This morning I had homemade Irish soda bread and strawberry jam for breakfast. I'd show you a picture, but I already ate it up.
My daughter decided a couple of months ago to bake a fresh loaf of bread once a week, and she's been keeping up the habit. Each week she picks a different recipe to try, and some varieties we've enjoyed are onion buns, Russian black bread, focaccia, braided challah, and this week, a quick Irish soda bread.
She's gone from someone who wants to bake bread to someone who does bake bread. Each week she tells me she learned something new, either about ingredients, techniques, storage, or how to handle our less-than-perfect oven. She told me, "Mom, it's so easy!"
Yes, it's easy and it's also not easy. There are plenty of reasons why a bread-baking habit is difficult in modern big-city life, but she made the habit easy on herself when she decided to try one loaf a week, and she made it easy on herself by creating an enjoyable environment.
I doubt she purposely said, "I'm going to create an atmosphere for success," but that's what her actions did. She picks her recipe in advance and shops for any missing items.
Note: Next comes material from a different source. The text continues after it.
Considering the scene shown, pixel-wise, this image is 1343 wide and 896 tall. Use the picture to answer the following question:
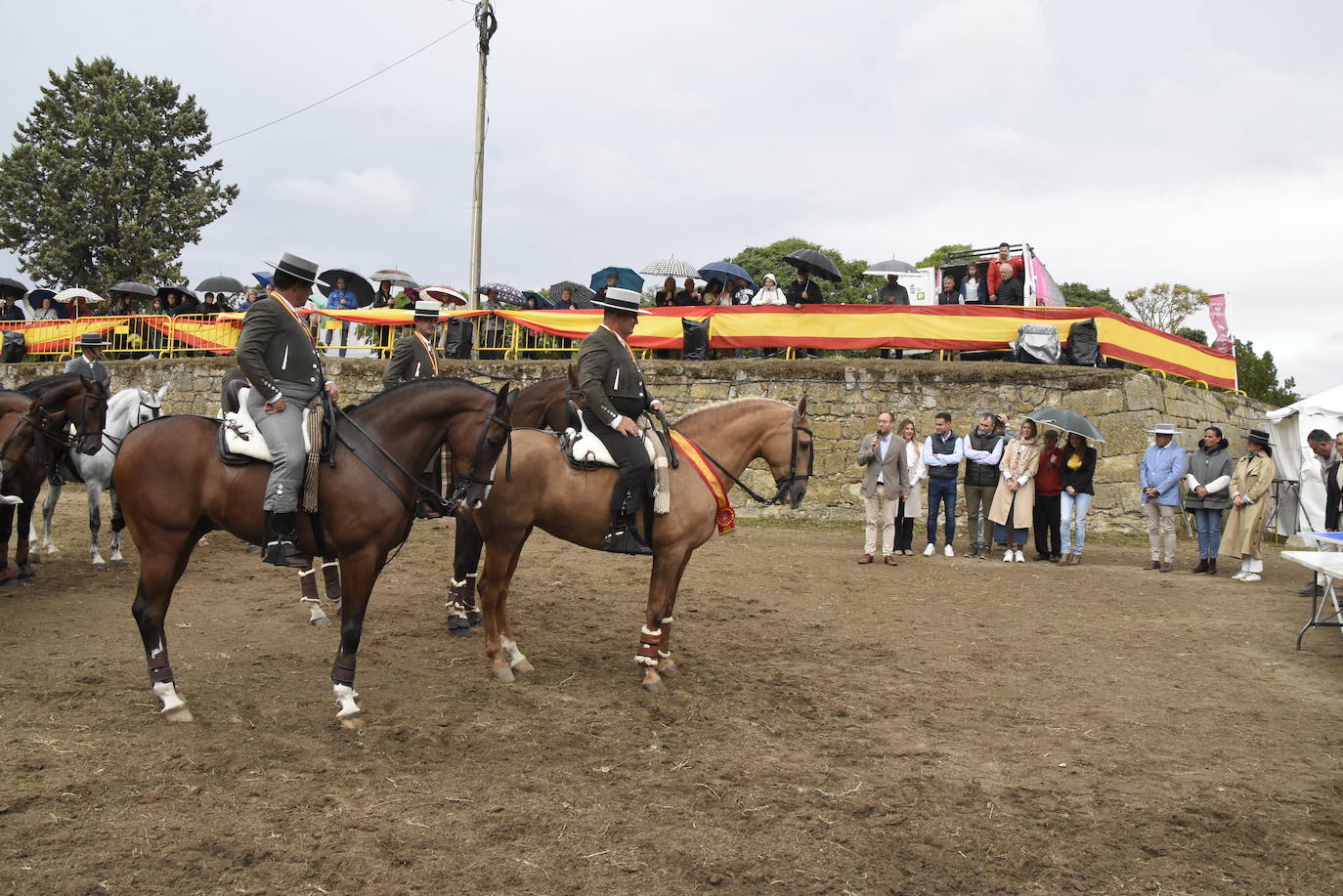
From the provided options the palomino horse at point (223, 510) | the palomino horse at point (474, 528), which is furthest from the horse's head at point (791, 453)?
the palomino horse at point (223, 510)

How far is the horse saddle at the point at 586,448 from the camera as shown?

On baking day, she wakes up early to have the kitchen to herself (we have a tiny kitchen), she plays music she enjoys, and she wears an adorable apron (a key to success in the kitchen is a cute apron, of course!)
She didn't try to keep the family in a constant supply of freshly baked bread, though her family would certainly enjoy that, but sticks to one loaf a week that she looks forward to baking. Slow and steady, she has become a bread baker who knows what she's doing and who wants to learn more.
Hmmm...slow habit development, encouraging atmophere, sound familiar to Charlotte Mason fans? Of course, you don't need to read and follow Charlotte Mason to bake bread once a week, but it does seem me that a CM lifestyle had some influence here.